Library preparation and sequencing
For sequencing, we amplified a short hypervariable fragment of the 18S SSU rRNA V7 region (~100 – 110 bp) with 18S_allshorts primers (Forward 5’-TTTGTCTGSTTAATTSCG-3’, and Reverse 5’-GCAATAACAGGTCTGTG-3’) (Guardiola et al., 2015). Broad coverage within Eukarya was verified with the Arb Silva TestPrime function (Klindworth et al., 2013). To enable pooling of samples after amplification, primers were pre-tagged with an 8-base oligonucleotide, wherein at least 3 nucleotides differed between tags. The primers also contained a leading 5’-end variable number of degenerate nucleotides (N, 2 ≤ 4) to increase sequence variability and hence Illumina sequencing quality (Wangensteen et al., 2018). PCR amplification and all downstream processing from here and onwards were conducted twice. First as a pilot with a limited number of samples and negatives (N­­1 = 79), and finally with a full set of samples and negatives (N2 = 456). Samples were processed using the exact same protocol unless stated otherwise.

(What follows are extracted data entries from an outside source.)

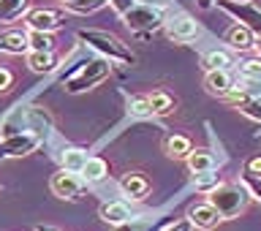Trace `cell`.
<instances>
[{
	"mask_svg": "<svg viewBox=\"0 0 261 231\" xmlns=\"http://www.w3.org/2000/svg\"><path fill=\"white\" fill-rule=\"evenodd\" d=\"M76 38L82 41V44H87L90 49H95V52L109 63H117V65H134L136 63V55L130 52L114 33L82 28V30H76Z\"/></svg>",
	"mask_w": 261,
	"mask_h": 231,
	"instance_id": "1",
	"label": "cell"
},
{
	"mask_svg": "<svg viewBox=\"0 0 261 231\" xmlns=\"http://www.w3.org/2000/svg\"><path fill=\"white\" fill-rule=\"evenodd\" d=\"M248 201H250V193L237 183H218L207 193V204L215 207V212L223 220H231L237 215H242L245 207H248Z\"/></svg>",
	"mask_w": 261,
	"mask_h": 231,
	"instance_id": "2",
	"label": "cell"
},
{
	"mask_svg": "<svg viewBox=\"0 0 261 231\" xmlns=\"http://www.w3.org/2000/svg\"><path fill=\"white\" fill-rule=\"evenodd\" d=\"M112 73V63L103 60V57H93V60H85L79 65V71L65 82V93L71 95H79V93H87V90L98 87L103 79H109Z\"/></svg>",
	"mask_w": 261,
	"mask_h": 231,
	"instance_id": "3",
	"label": "cell"
},
{
	"mask_svg": "<svg viewBox=\"0 0 261 231\" xmlns=\"http://www.w3.org/2000/svg\"><path fill=\"white\" fill-rule=\"evenodd\" d=\"M125 28L136 36H147V33H155L166 24V16H163V8H155V6H144V3H136L130 11L122 16Z\"/></svg>",
	"mask_w": 261,
	"mask_h": 231,
	"instance_id": "4",
	"label": "cell"
},
{
	"mask_svg": "<svg viewBox=\"0 0 261 231\" xmlns=\"http://www.w3.org/2000/svg\"><path fill=\"white\" fill-rule=\"evenodd\" d=\"M44 142L38 134H33V131H19V134H8L0 139V161L6 158H24V155H30L36 147Z\"/></svg>",
	"mask_w": 261,
	"mask_h": 231,
	"instance_id": "5",
	"label": "cell"
},
{
	"mask_svg": "<svg viewBox=\"0 0 261 231\" xmlns=\"http://www.w3.org/2000/svg\"><path fill=\"white\" fill-rule=\"evenodd\" d=\"M215 6L226 11L237 24L248 28L253 36H261V8H256L253 3H234V0H218Z\"/></svg>",
	"mask_w": 261,
	"mask_h": 231,
	"instance_id": "6",
	"label": "cell"
},
{
	"mask_svg": "<svg viewBox=\"0 0 261 231\" xmlns=\"http://www.w3.org/2000/svg\"><path fill=\"white\" fill-rule=\"evenodd\" d=\"M65 24V14L60 8H33L24 14V28L33 33H55Z\"/></svg>",
	"mask_w": 261,
	"mask_h": 231,
	"instance_id": "7",
	"label": "cell"
},
{
	"mask_svg": "<svg viewBox=\"0 0 261 231\" xmlns=\"http://www.w3.org/2000/svg\"><path fill=\"white\" fill-rule=\"evenodd\" d=\"M49 188H52V193L57 196V199L63 201H76L82 196V188H85V183H82L79 174H71V171H57V174H52V179H49Z\"/></svg>",
	"mask_w": 261,
	"mask_h": 231,
	"instance_id": "8",
	"label": "cell"
},
{
	"mask_svg": "<svg viewBox=\"0 0 261 231\" xmlns=\"http://www.w3.org/2000/svg\"><path fill=\"white\" fill-rule=\"evenodd\" d=\"M163 30H166V36L171 41H177V44H188V41H193L199 36V24H196V19L188 14H177V16H171V19H166Z\"/></svg>",
	"mask_w": 261,
	"mask_h": 231,
	"instance_id": "9",
	"label": "cell"
},
{
	"mask_svg": "<svg viewBox=\"0 0 261 231\" xmlns=\"http://www.w3.org/2000/svg\"><path fill=\"white\" fill-rule=\"evenodd\" d=\"M185 220H188L191 226L201 228V231H212L223 218H220L218 212H215V207H210L207 201H199V204H191V207H188Z\"/></svg>",
	"mask_w": 261,
	"mask_h": 231,
	"instance_id": "10",
	"label": "cell"
},
{
	"mask_svg": "<svg viewBox=\"0 0 261 231\" xmlns=\"http://www.w3.org/2000/svg\"><path fill=\"white\" fill-rule=\"evenodd\" d=\"M120 191L130 201H142V199H147V193H150V179H147L142 171H128V174L120 177Z\"/></svg>",
	"mask_w": 261,
	"mask_h": 231,
	"instance_id": "11",
	"label": "cell"
},
{
	"mask_svg": "<svg viewBox=\"0 0 261 231\" xmlns=\"http://www.w3.org/2000/svg\"><path fill=\"white\" fill-rule=\"evenodd\" d=\"M0 52L3 55H28V30H19V28L0 30Z\"/></svg>",
	"mask_w": 261,
	"mask_h": 231,
	"instance_id": "12",
	"label": "cell"
},
{
	"mask_svg": "<svg viewBox=\"0 0 261 231\" xmlns=\"http://www.w3.org/2000/svg\"><path fill=\"white\" fill-rule=\"evenodd\" d=\"M204 87H207L210 95L215 98H226L234 90V79L228 71H207L204 73Z\"/></svg>",
	"mask_w": 261,
	"mask_h": 231,
	"instance_id": "13",
	"label": "cell"
},
{
	"mask_svg": "<svg viewBox=\"0 0 261 231\" xmlns=\"http://www.w3.org/2000/svg\"><path fill=\"white\" fill-rule=\"evenodd\" d=\"M98 215H101V220L109 226H122V223H128V220H134L130 207L125 201H106V204H101Z\"/></svg>",
	"mask_w": 261,
	"mask_h": 231,
	"instance_id": "14",
	"label": "cell"
},
{
	"mask_svg": "<svg viewBox=\"0 0 261 231\" xmlns=\"http://www.w3.org/2000/svg\"><path fill=\"white\" fill-rule=\"evenodd\" d=\"M226 44L237 49V52H248V49H253V44H256V36L248 30V28H242V24H231V28L226 30Z\"/></svg>",
	"mask_w": 261,
	"mask_h": 231,
	"instance_id": "15",
	"label": "cell"
},
{
	"mask_svg": "<svg viewBox=\"0 0 261 231\" xmlns=\"http://www.w3.org/2000/svg\"><path fill=\"white\" fill-rule=\"evenodd\" d=\"M188 163V169H191V174H210V171H215L218 166V161H215V155H212L210 150H193L191 155L185 158Z\"/></svg>",
	"mask_w": 261,
	"mask_h": 231,
	"instance_id": "16",
	"label": "cell"
},
{
	"mask_svg": "<svg viewBox=\"0 0 261 231\" xmlns=\"http://www.w3.org/2000/svg\"><path fill=\"white\" fill-rule=\"evenodd\" d=\"M109 174V163H106L103 158H98V155H90L87 163H85V169L79 171V177H82V183H101V179Z\"/></svg>",
	"mask_w": 261,
	"mask_h": 231,
	"instance_id": "17",
	"label": "cell"
},
{
	"mask_svg": "<svg viewBox=\"0 0 261 231\" xmlns=\"http://www.w3.org/2000/svg\"><path fill=\"white\" fill-rule=\"evenodd\" d=\"M24 60H28V68L33 73H52L57 68V55L55 52H28Z\"/></svg>",
	"mask_w": 261,
	"mask_h": 231,
	"instance_id": "18",
	"label": "cell"
},
{
	"mask_svg": "<svg viewBox=\"0 0 261 231\" xmlns=\"http://www.w3.org/2000/svg\"><path fill=\"white\" fill-rule=\"evenodd\" d=\"M87 150H82V147H68V150H63L60 155V163H63V171H71V174H79L82 169H85L87 163Z\"/></svg>",
	"mask_w": 261,
	"mask_h": 231,
	"instance_id": "19",
	"label": "cell"
},
{
	"mask_svg": "<svg viewBox=\"0 0 261 231\" xmlns=\"http://www.w3.org/2000/svg\"><path fill=\"white\" fill-rule=\"evenodd\" d=\"M28 6H30V0H0V22L8 24V22L22 19L30 11Z\"/></svg>",
	"mask_w": 261,
	"mask_h": 231,
	"instance_id": "20",
	"label": "cell"
},
{
	"mask_svg": "<svg viewBox=\"0 0 261 231\" xmlns=\"http://www.w3.org/2000/svg\"><path fill=\"white\" fill-rule=\"evenodd\" d=\"M201 65H204V71H228L234 65V57L226 49H212V52L204 55Z\"/></svg>",
	"mask_w": 261,
	"mask_h": 231,
	"instance_id": "21",
	"label": "cell"
},
{
	"mask_svg": "<svg viewBox=\"0 0 261 231\" xmlns=\"http://www.w3.org/2000/svg\"><path fill=\"white\" fill-rule=\"evenodd\" d=\"M147 101H150L152 117H163V114H171V112H174V98H171L166 90H155V93L147 95Z\"/></svg>",
	"mask_w": 261,
	"mask_h": 231,
	"instance_id": "22",
	"label": "cell"
},
{
	"mask_svg": "<svg viewBox=\"0 0 261 231\" xmlns=\"http://www.w3.org/2000/svg\"><path fill=\"white\" fill-rule=\"evenodd\" d=\"M193 152V142H191V139H188V136H169L166 139V155H169V158H188V155H191Z\"/></svg>",
	"mask_w": 261,
	"mask_h": 231,
	"instance_id": "23",
	"label": "cell"
},
{
	"mask_svg": "<svg viewBox=\"0 0 261 231\" xmlns=\"http://www.w3.org/2000/svg\"><path fill=\"white\" fill-rule=\"evenodd\" d=\"M55 36L52 33H33L28 30V52H55Z\"/></svg>",
	"mask_w": 261,
	"mask_h": 231,
	"instance_id": "24",
	"label": "cell"
},
{
	"mask_svg": "<svg viewBox=\"0 0 261 231\" xmlns=\"http://www.w3.org/2000/svg\"><path fill=\"white\" fill-rule=\"evenodd\" d=\"M49 128H52V120H49V114L44 109H30L28 112V131H33V134H38L44 139V134Z\"/></svg>",
	"mask_w": 261,
	"mask_h": 231,
	"instance_id": "25",
	"label": "cell"
},
{
	"mask_svg": "<svg viewBox=\"0 0 261 231\" xmlns=\"http://www.w3.org/2000/svg\"><path fill=\"white\" fill-rule=\"evenodd\" d=\"M65 11H73V14H93L98 8L106 6V0H60Z\"/></svg>",
	"mask_w": 261,
	"mask_h": 231,
	"instance_id": "26",
	"label": "cell"
},
{
	"mask_svg": "<svg viewBox=\"0 0 261 231\" xmlns=\"http://www.w3.org/2000/svg\"><path fill=\"white\" fill-rule=\"evenodd\" d=\"M240 73L242 79H250V82H261V57H248V60L240 63Z\"/></svg>",
	"mask_w": 261,
	"mask_h": 231,
	"instance_id": "27",
	"label": "cell"
},
{
	"mask_svg": "<svg viewBox=\"0 0 261 231\" xmlns=\"http://www.w3.org/2000/svg\"><path fill=\"white\" fill-rule=\"evenodd\" d=\"M245 117H250V120H256V122H261V93L258 95H250V98H245V101L237 106Z\"/></svg>",
	"mask_w": 261,
	"mask_h": 231,
	"instance_id": "28",
	"label": "cell"
},
{
	"mask_svg": "<svg viewBox=\"0 0 261 231\" xmlns=\"http://www.w3.org/2000/svg\"><path fill=\"white\" fill-rule=\"evenodd\" d=\"M128 112L134 114V117H152V109H150V101H147V95H134L128 101Z\"/></svg>",
	"mask_w": 261,
	"mask_h": 231,
	"instance_id": "29",
	"label": "cell"
},
{
	"mask_svg": "<svg viewBox=\"0 0 261 231\" xmlns=\"http://www.w3.org/2000/svg\"><path fill=\"white\" fill-rule=\"evenodd\" d=\"M242 188L250 193V199L261 201V177H253V174H245L242 171Z\"/></svg>",
	"mask_w": 261,
	"mask_h": 231,
	"instance_id": "30",
	"label": "cell"
},
{
	"mask_svg": "<svg viewBox=\"0 0 261 231\" xmlns=\"http://www.w3.org/2000/svg\"><path fill=\"white\" fill-rule=\"evenodd\" d=\"M193 185H196V188H199V191H201V193H210V191H212V188H215V185H218V177H215V174H212V171H210V174H196V177H193Z\"/></svg>",
	"mask_w": 261,
	"mask_h": 231,
	"instance_id": "31",
	"label": "cell"
},
{
	"mask_svg": "<svg viewBox=\"0 0 261 231\" xmlns=\"http://www.w3.org/2000/svg\"><path fill=\"white\" fill-rule=\"evenodd\" d=\"M14 87V73L11 68H6V65H0V95L8 93V90Z\"/></svg>",
	"mask_w": 261,
	"mask_h": 231,
	"instance_id": "32",
	"label": "cell"
},
{
	"mask_svg": "<svg viewBox=\"0 0 261 231\" xmlns=\"http://www.w3.org/2000/svg\"><path fill=\"white\" fill-rule=\"evenodd\" d=\"M245 174H253V177H261V155H253V158L245 161Z\"/></svg>",
	"mask_w": 261,
	"mask_h": 231,
	"instance_id": "33",
	"label": "cell"
},
{
	"mask_svg": "<svg viewBox=\"0 0 261 231\" xmlns=\"http://www.w3.org/2000/svg\"><path fill=\"white\" fill-rule=\"evenodd\" d=\"M106 3H109V6L114 8V11L120 14V16H125V14L130 11V8L136 6V0H106Z\"/></svg>",
	"mask_w": 261,
	"mask_h": 231,
	"instance_id": "34",
	"label": "cell"
},
{
	"mask_svg": "<svg viewBox=\"0 0 261 231\" xmlns=\"http://www.w3.org/2000/svg\"><path fill=\"white\" fill-rule=\"evenodd\" d=\"M191 228H193V226L188 223V220H174V223H171V226H166L163 231H191Z\"/></svg>",
	"mask_w": 261,
	"mask_h": 231,
	"instance_id": "35",
	"label": "cell"
},
{
	"mask_svg": "<svg viewBox=\"0 0 261 231\" xmlns=\"http://www.w3.org/2000/svg\"><path fill=\"white\" fill-rule=\"evenodd\" d=\"M136 3H144V6H155V8H163L166 0H136Z\"/></svg>",
	"mask_w": 261,
	"mask_h": 231,
	"instance_id": "36",
	"label": "cell"
},
{
	"mask_svg": "<svg viewBox=\"0 0 261 231\" xmlns=\"http://www.w3.org/2000/svg\"><path fill=\"white\" fill-rule=\"evenodd\" d=\"M215 3H218V0H199V8H204V11H207V8H212Z\"/></svg>",
	"mask_w": 261,
	"mask_h": 231,
	"instance_id": "37",
	"label": "cell"
},
{
	"mask_svg": "<svg viewBox=\"0 0 261 231\" xmlns=\"http://www.w3.org/2000/svg\"><path fill=\"white\" fill-rule=\"evenodd\" d=\"M253 49H256L258 57H261V36H256V44H253Z\"/></svg>",
	"mask_w": 261,
	"mask_h": 231,
	"instance_id": "38",
	"label": "cell"
},
{
	"mask_svg": "<svg viewBox=\"0 0 261 231\" xmlns=\"http://www.w3.org/2000/svg\"><path fill=\"white\" fill-rule=\"evenodd\" d=\"M36 231H60V228H55V226H36Z\"/></svg>",
	"mask_w": 261,
	"mask_h": 231,
	"instance_id": "39",
	"label": "cell"
},
{
	"mask_svg": "<svg viewBox=\"0 0 261 231\" xmlns=\"http://www.w3.org/2000/svg\"><path fill=\"white\" fill-rule=\"evenodd\" d=\"M234 3H250V0H234Z\"/></svg>",
	"mask_w": 261,
	"mask_h": 231,
	"instance_id": "40",
	"label": "cell"
}]
</instances>
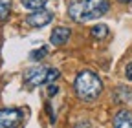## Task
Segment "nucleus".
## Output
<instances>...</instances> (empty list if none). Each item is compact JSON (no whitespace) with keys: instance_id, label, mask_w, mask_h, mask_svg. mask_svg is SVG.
<instances>
[{"instance_id":"nucleus-1","label":"nucleus","mask_w":132,"mask_h":128,"mask_svg":"<svg viewBox=\"0 0 132 128\" xmlns=\"http://www.w3.org/2000/svg\"><path fill=\"white\" fill-rule=\"evenodd\" d=\"M110 9V0H70L68 17L75 22L97 20Z\"/></svg>"},{"instance_id":"nucleus-2","label":"nucleus","mask_w":132,"mask_h":128,"mask_svg":"<svg viewBox=\"0 0 132 128\" xmlns=\"http://www.w3.org/2000/svg\"><path fill=\"white\" fill-rule=\"evenodd\" d=\"M73 88L77 97L82 101H95L103 92V83L94 71L90 70H82L77 73L75 81H73Z\"/></svg>"},{"instance_id":"nucleus-3","label":"nucleus","mask_w":132,"mask_h":128,"mask_svg":"<svg viewBox=\"0 0 132 128\" xmlns=\"http://www.w3.org/2000/svg\"><path fill=\"white\" fill-rule=\"evenodd\" d=\"M22 121H24V110L0 108V128H19Z\"/></svg>"},{"instance_id":"nucleus-4","label":"nucleus","mask_w":132,"mask_h":128,"mask_svg":"<svg viewBox=\"0 0 132 128\" xmlns=\"http://www.w3.org/2000/svg\"><path fill=\"white\" fill-rule=\"evenodd\" d=\"M48 71L50 68H44V66H31L24 71V81L29 84V86H40L48 81Z\"/></svg>"},{"instance_id":"nucleus-5","label":"nucleus","mask_w":132,"mask_h":128,"mask_svg":"<svg viewBox=\"0 0 132 128\" xmlns=\"http://www.w3.org/2000/svg\"><path fill=\"white\" fill-rule=\"evenodd\" d=\"M24 20H26V24L31 26V28H44V26H48L50 22L53 20V13H52V11H48V9L31 11Z\"/></svg>"},{"instance_id":"nucleus-6","label":"nucleus","mask_w":132,"mask_h":128,"mask_svg":"<svg viewBox=\"0 0 132 128\" xmlns=\"http://www.w3.org/2000/svg\"><path fill=\"white\" fill-rule=\"evenodd\" d=\"M114 128H132V112L123 108L114 115Z\"/></svg>"},{"instance_id":"nucleus-7","label":"nucleus","mask_w":132,"mask_h":128,"mask_svg":"<svg viewBox=\"0 0 132 128\" xmlns=\"http://www.w3.org/2000/svg\"><path fill=\"white\" fill-rule=\"evenodd\" d=\"M70 35H72V31H70L68 28L59 26V28H55V29H53L52 37H50V42H52L53 46H62V44H66V42H68Z\"/></svg>"},{"instance_id":"nucleus-8","label":"nucleus","mask_w":132,"mask_h":128,"mask_svg":"<svg viewBox=\"0 0 132 128\" xmlns=\"http://www.w3.org/2000/svg\"><path fill=\"white\" fill-rule=\"evenodd\" d=\"M92 37L95 39V40H105L106 37H108V28L105 26V24H97V26H94L92 28Z\"/></svg>"},{"instance_id":"nucleus-9","label":"nucleus","mask_w":132,"mask_h":128,"mask_svg":"<svg viewBox=\"0 0 132 128\" xmlns=\"http://www.w3.org/2000/svg\"><path fill=\"white\" fill-rule=\"evenodd\" d=\"M20 2L29 11H39V9H44V6H46L48 0H20Z\"/></svg>"},{"instance_id":"nucleus-10","label":"nucleus","mask_w":132,"mask_h":128,"mask_svg":"<svg viewBox=\"0 0 132 128\" xmlns=\"http://www.w3.org/2000/svg\"><path fill=\"white\" fill-rule=\"evenodd\" d=\"M11 11V0H0V22H6Z\"/></svg>"},{"instance_id":"nucleus-11","label":"nucleus","mask_w":132,"mask_h":128,"mask_svg":"<svg viewBox=\"0 0 132 128\" xmlns=\"http://www.w3.org/2000/svg\"><path fill=\"white\" fill-rule=\"evenodd\" d=\"M46 55H48V48H46V46H42V48H39V50L31 51L29 59H31V60H40V59H44Z\"/></svg>"},{"instance_id":"nucleus-12","label":"nucleus","mask_w":132,"mask_h":128,"mask_svg":"<svg viewBox=\"0 0 132 128\" xmlns=\"http://www.w3.org/2000/svg\"><path fill=\"white\" fill-rule=\"evenodd\" d=\"M59 75H61V73H59V70H55V68H50V71H48V81H46V83H48V84L55 83L57 79H59Z\"/></svg>"},{"instance_id":"nucleus-13","label":"nucleus","mask_w":132,"mask_h":128,"mask_svg":"<svg viewBox=\"0 0 132 128\" xmlns=\"http://www.w3.org/2000/svg\"><path fill=\"white\" fill-rule=\"evenodd\" d=\"M57 92H59V88H57L55 84H50V86H48V95H50V97H53Z\"/></svg>"},{"instance_id":"nucleus-14","label":"nucleus","mask_w":132,"mask_h":128,"mask_svg":"<svg viewBox=\"0 0 132 128\" xmlns=\"http://www.w3.org/2000/svg\"><path fill=\"white\" fill-rule=\"evenodd\" d=\"M125 75H127L128 81H132V62H130V64H127V68H125Z\"/></svg>"},{"instance_id":"nucleus-15","label":"nucleus","mask_w":132,"mask_h":128,"mask_svg":"<svg viewBox=\"0 0 132 128\" xmlns=\"http://www.w3.org/2000/svg\"><path fill=\"white\" fill-rule=\"evenodd\" d=\"M46 112H48V115H50V121H52V123H55V115H53L52 106H50V104H46Z\"/></svg>"},{"instance_id":"nucleus-16","label":"nucleus","mask_w":132,"mask_h":128,"mask_svg":"<svg viewBox=\"0 0 132 128\" xmlns=\"http://www.w3.org/2000/svg\"><path fill=\"white\" fill-rule=\"evenodd\" d=\"M75 128H90V124H88V123H79Z\"/></svg>"},{"instance_id":"nucleus-17","label":"nucleus","mask_w":132,"mask_h":128,"mask_svg":"<svg viewBox=\"0 0 132 128\" xmlns=\"http://www.w3.org/2000/svg\"><path fill=\"white\" fill-rule=\"evenodd\" d=\"M121 4H132V0H119Z\"/></svg>"}]
</instances>
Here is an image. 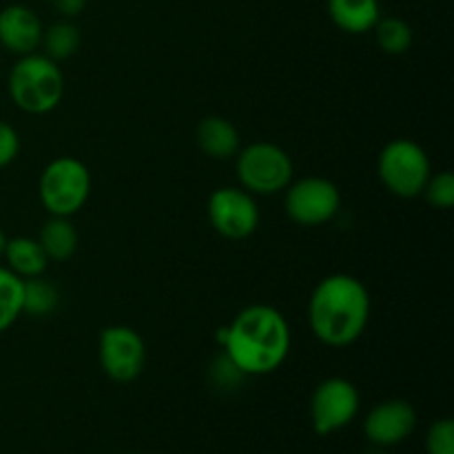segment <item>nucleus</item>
Masks as SVG:
<instances>
[{
    "label": "nucleus",
    "mask_w": 454,
    "mask_h": 454,
    "mask_svg": "<svg viewBox=\"0 0 454 454\" xmlns=\"http://www.w3.org/2000/svg\"><path fill=\"white\" fill-rule=\"evenodd\" d=\"M235 171L244 191L251 195L282 193L295 177V164L282 146L253 142L235 155Z\"/></svg>",
    "instance_id": "6"
},
{
    "label": "nucleus",
    "mask_w": 454,
    "mask_h": 454,
    "mask_svg": "<svg viewBox=\"0 0 454 454\" xmlns=\"http://www.w3.org/2000/svg\"><path fill=\"white\" fill-rule=\"evenodd\" d=\"M340 208L341 193L328 177H300L284 189V211L288 220L306 229L328 224Z\"/></svg>",
    "instance_id": "7"
},
{
    "label": "nucleus",
    "mask_w": 454,
    "mask_h": 454,
    "mask_svg": "<svg viewBox=\"0 0 454 454\" xmlns=\"http://www.w3.org/2000/svg\"><path fill=\"white\" fill-rule=\"evenodd\" d=\"M364 454H390V452H386V448H371V450H366Z\"/></svg>",
    "instance_id": "27"
},
{
    "label": "nucleus",
    "mask_w": 454,
    "mask_h": 454,
    "mask_svg": "<svg viewBox=\"0 0 454 454\" xmlns=\"http://www.w3.org/2000/svg\"><path fill=\"white\" fill-rule=\"evenodd\" d=\"M129 454H136V452H129Z\"/></svg>",
    "instance_id": "28"
},
{
    "label": "nucleus",
    "mask_w": 454,
    "mask_h": 454,
    "mask_svg": "<svg viewBox=\"0 0 454 454\" xmlns=\"http://www.w3.org/2000/svg\"><path fill=\"white\" fill-rule=\"evenodd\" d=\"M60 306V291L53 282L38 278L22 279V315L29 317H49Z\"/></svg>",
    "instance_id": "17"
},
{
    "label": "nucleus",
    "mask_w": 454,
    "mask_h": 454,
    "mask_svg": "<svg viewBox=\"0 0 454 454\" xmlns=\"http://www.w3.org/2000/svg\"><path fill=\"white\" fill-rule=\"evenodd\" d=\"M20 151V137L9 122L0 120V168L9 167L18 158Z\"/></svg>",
    "instance_id": "24"
},
{
    "label": "nucleus",
    "mask_w": 454,
    "mask_h": 454,
    "mask_svg": "<svg viewBox=\"0 0 454 454\" xmlns=\"http://www.w3.org/2000/svg\"><path fill=\"white\" fill-rule=\"evenodd\" d=\"M207 213L215 233L233 242L251 238L260 226L255 195L244 191L242 186H222L213 191L207 202Z\"/></svg>",
    "instance_id": "8"
},
{
    "label": "nucleus",
    "mask_w": 454,
    "mask_h": 454,
    "mask_svg": "<svg viewBox=\"0 0 454 454\" xmlns=\"http://www.w3.org/2000/svg\"><path fill=\"white\" fill-rule=\"evenodd\" d=\"M377 176L395 198L412 200L424 193L426 182L433 176V167L419 142L397 137L381 149L377 158Z\"/></svg>",
    "instance_id": "5"
},
{
    "label": "nucleus",
    "mask_w": 454,
    "mask_h": 454,
    "mask_svg": "<svg viewBox=\"0 0 454 454\" xmlns=\"http://www.w3.org/2000/svg\"><path fill=\"white\" fill-rule=\"evenodd\" d=\"M4 242H7V238H4L3 229H0V260H3V251H4Z\"/></svg>",
    "instance_id": "26"
},
{
    "label": "nucleus",
    "mask_w": 454,
    "mask_h": 454,
    "mask_svg": "<svg viewBox=\"0 0 454 454\" xmlns=\"http://www.w3.org/2000/svg\"><path fill=\"white\" fill-rule=\"evenodd\" d=\"M244 377L247 375H244V372L239 371L233 362H231V357L226 353H222L220 357L213 362L211 380H213V384L220 386V388H224V390L238 388V386L244 381Z\"/></svg>",
    "instance_id": "23"
},
{
    "label": "nucleus",
    "mask_w": 454,
    "mask_h": 454,
    "mask_svg": "<svg viewBox=\"0 0 454 454\" xmlns=\"http://www.w3.org/2000/svg\"><path fill=\"white\" fill-rule=\"evenodd\" d=\"M82 43V35H80L78 25H74L71 20L62 18V20L53 22L47 29H43V40H40V49L47 58H51L53 62L69 60L71 56H75Z\"/></svg>",
    "instance_id": "18"
},
{
    "label": "nucleus",
    "mask_w": 454,
    "mask_h": 454,
    "mask_svg": "<svg viewBox=\"0 0 454 454\" xmlns=\"http://www.w3.org/2000/svg\"><path fill=\"white\" fill-rule=\"evenodd\" d=\"M9 96L25 114H51L65 98V74L44 53L22 56L9 71Z\"/></svg>",
    "instance_id": "3"
},
{
    "label": "nucleus",
    "mask_w": 454,
    "mask_h": 454,
    "mask_svg": "<svg viewBox=\"0 0 454 454\" xmlns=\"http://www.w3.org/2000/svg\"><path fill=\"white\" fill-rule=\"evenodd\" d=\"M326 9L333 25L350 35L372 31L381 18L380 0H326Z\"/></svg>",
    "instance_id": "14"
},
{
    "label": "nucleus",
    "mask_w": 454,
    "mask_h": 454,
    "mask_svg": "<svg viewBox=\"0 0 454 454\" xmlns=\"http://www.w3.org/2000/svg\"><path fill=\"white\" fill-rule=\"evenodd\" d=\"M43 29L38 13L25 4H7L0 9V47L13 56L22 58L38 51Z\"/></svg>",
    "instance_id": "12"
},
{
    "label": "nucleus",
    "mask_w": 454,
    "mask_h": 454,
    "mask_svg": "<svg viewBox=\"0 0 454 454\" xmlns=\"http://www.w3.org/2000/svg\"><path fill=\"white\" fill-rule=\"evenodd\" d=\"M3 260L4 266L20 279L44 275L49 264V257L44 255L38 239L25 238V235H18V238H12L4 242Z\"/></svg>",
    "instance_id": "15"
},
{
    "label": "nucleus",
    "mask_w": 454,
    "mask_h": 454,
    "mask_svg": "<svg viewBox=\"0 0 454 454\" xmlns=\"http://www.w3.org/2000/svg\"><path fill=\"white\" fill-rule=\"evenodd\" d=\"M51 7L56 9L58 16L74 20L87 9V0H51Z\"/></svg>",
    "instance_id": "25"
},
{
    "label": "nucleus",
    "mask_w": 454,
    "mask_h": 454,
    "mask_svg": "<svg viewBox=\"0 0 454 454\" xmlns=\"http://www.w3.org/2000/svg\"><path fill=\"white\" fill-rule=\"evenodd\" d=\"M98 359L111 381L129 384L142 375L146 364V346L140 333L131 326L105 328L98 340Z\"/></svg>",
    "instance_id": "9"
},
{
    "label": "nucleus",
    "mask_w": 454,
    "mask_h": 454,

PCR amplifications were performed in 20 µL reactions with 10.00 µL AmpliTaq Gold ™ Master Mix (Applied Biosystems), 0.16 µL Bovine Serum Albumin (BSA, 20 µg µL-1), 5.84 µL ultrapure MQ water, 2.00 µL of 18S_allshorts Forward and Reverse primer mix (2.5 µM each), and 2.00 µL DNA template. Thermal cycling consisted of an initial denaturation step (10 min, 95°C), and 35 cycles of denaturation (30 s, 95°C), annealing (30 s, 45°C) and elongation (30 s, 72°C). For each PCR plate, a subsample of real samples (n = 9) and a PCR negative were tested on a 1% agarose gel to verify amplification and a lack thereof, respectively. PCR amplicons were then pooled, purified with MinElute ™ spin-columns (Qiagen, Hilden, Germany) and quantified using the broad-range dsDNA assay on a Qubit 4™ fluorometer (Invitrogen by ThermoFisher). Sequencing-ready libraries were prepared from purified pools in accordance with the NEXTflex™ PCR-Free DNA Sequencing Kit (Bioo Scientific, Austin, Texas, USA). Here, DNA templates (3000 ng total for each library) were first purified by size (retaining fragments >150 bp) with magnetic Agencourt AMPure XP beads (Beckman Coulter Genomics, California, USA), then adenylated, and ligated with Illumina-compatible adapters. We used several Illumina-compatible adapters (NEXTflex™ DNA Barcode Adapter, Bioo Scientific) to distinguish libraries of 96 samples. The libraries were quantified by qPCR using the NEBNext® Library Quant Kit for Illumina® (New England Biolabs, Massachusetts, USA) to verify successful preparation. For the pilot sequencing one library of 79 samples (75 real and 4 extraction negatives), were sequenced using 150 Paired-End (PE) chemistry on a HiSeq 4000 platform (Novogene Co., Ltd.). For the full sequencing run, five libraries with a total of 456 samples (437 real and 19 extraction negatives), were sequenced using 150 PE chemistry on two lanes of a NovaSeq6000 platform (Novogene Co., Ltd.).